Been doing this for a long time with my JOAD kids and guys around the shop. I got alot of stuff in the JOAD cabinets for the kids to try out. Releases, stabs, sights, lenses, arrows, side rods, rest, quivers etc.

Either that or I sell em and buy more stuff to try.


----------



## target1 (Jan 16, 2007)

for me arrows are what i need to try. OT2 or TAP recommends sizes, but even still they don't always fly right. Also some arrows I hear event though sized the same have different characteristics.


----------



## Brown Hornet (Aug 8, 2002)

target1 said:


> for me arrows are what i need to try. OT2 or TAP recommends sizes, but even still they don't always fly right. Also some arrows I hear event though sized the same have different characteristics.

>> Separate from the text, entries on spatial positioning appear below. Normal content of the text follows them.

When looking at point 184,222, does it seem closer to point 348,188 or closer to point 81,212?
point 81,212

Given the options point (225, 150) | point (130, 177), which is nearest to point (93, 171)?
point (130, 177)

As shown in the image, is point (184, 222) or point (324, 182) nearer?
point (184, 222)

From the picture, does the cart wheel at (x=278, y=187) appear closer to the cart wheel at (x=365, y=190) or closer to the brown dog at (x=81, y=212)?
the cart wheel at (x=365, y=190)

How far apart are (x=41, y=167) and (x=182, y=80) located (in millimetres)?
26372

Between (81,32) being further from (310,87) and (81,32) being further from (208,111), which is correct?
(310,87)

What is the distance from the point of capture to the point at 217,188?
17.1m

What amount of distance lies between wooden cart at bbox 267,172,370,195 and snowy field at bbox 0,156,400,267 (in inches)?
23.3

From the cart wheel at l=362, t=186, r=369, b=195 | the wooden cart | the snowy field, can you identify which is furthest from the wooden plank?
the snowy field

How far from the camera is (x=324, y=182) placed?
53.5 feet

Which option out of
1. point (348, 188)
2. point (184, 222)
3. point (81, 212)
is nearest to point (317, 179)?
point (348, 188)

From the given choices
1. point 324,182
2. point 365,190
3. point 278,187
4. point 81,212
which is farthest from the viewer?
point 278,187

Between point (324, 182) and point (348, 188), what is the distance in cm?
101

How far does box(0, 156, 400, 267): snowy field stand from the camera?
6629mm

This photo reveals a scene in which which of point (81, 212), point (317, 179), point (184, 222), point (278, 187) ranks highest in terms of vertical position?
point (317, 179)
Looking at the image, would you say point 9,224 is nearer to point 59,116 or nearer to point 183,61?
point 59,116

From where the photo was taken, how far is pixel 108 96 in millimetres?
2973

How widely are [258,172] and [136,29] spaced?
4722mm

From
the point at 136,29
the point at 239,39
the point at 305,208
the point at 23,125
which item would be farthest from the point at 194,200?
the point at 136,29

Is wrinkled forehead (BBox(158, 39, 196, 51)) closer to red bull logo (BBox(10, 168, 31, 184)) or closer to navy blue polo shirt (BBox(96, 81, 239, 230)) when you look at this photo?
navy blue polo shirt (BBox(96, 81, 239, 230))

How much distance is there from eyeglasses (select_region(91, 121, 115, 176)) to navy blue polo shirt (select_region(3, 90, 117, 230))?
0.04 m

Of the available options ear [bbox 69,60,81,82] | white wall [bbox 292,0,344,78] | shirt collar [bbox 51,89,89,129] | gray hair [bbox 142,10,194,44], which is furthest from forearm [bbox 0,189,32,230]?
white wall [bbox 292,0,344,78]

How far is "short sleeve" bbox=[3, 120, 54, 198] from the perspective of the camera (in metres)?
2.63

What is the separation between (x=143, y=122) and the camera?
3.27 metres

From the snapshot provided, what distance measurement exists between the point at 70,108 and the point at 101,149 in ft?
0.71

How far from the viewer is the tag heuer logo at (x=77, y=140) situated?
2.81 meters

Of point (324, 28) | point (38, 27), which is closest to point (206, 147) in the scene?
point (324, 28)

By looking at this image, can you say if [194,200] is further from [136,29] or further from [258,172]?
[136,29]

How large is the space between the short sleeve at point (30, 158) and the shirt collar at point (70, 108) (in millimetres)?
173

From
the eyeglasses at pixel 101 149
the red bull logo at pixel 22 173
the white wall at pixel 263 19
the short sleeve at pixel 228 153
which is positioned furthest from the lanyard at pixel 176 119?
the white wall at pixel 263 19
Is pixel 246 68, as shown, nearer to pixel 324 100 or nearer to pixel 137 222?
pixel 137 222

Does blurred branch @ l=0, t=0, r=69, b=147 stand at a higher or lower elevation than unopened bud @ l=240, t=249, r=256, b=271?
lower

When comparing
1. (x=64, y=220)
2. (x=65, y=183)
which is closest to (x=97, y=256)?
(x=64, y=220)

You need to play with yor setup...turn the weight up and down....adjust point weight....group tune.


----------



## tabarch (Sep 20, 2006)

VA Vince said:


> Sweet, I see you have two rivers in your sig. Thats about 35 minutes from my house. Maybe we can meet up and shoot a round or 2. Not sure if they have an indoor range?


Two Rivers does not have an indoor range but Massanutten does have a indoor range just outside of Front Royal and I also will go to Prince William every now and then to shoot. Always will be happy to shoot a couple of rounds.


----------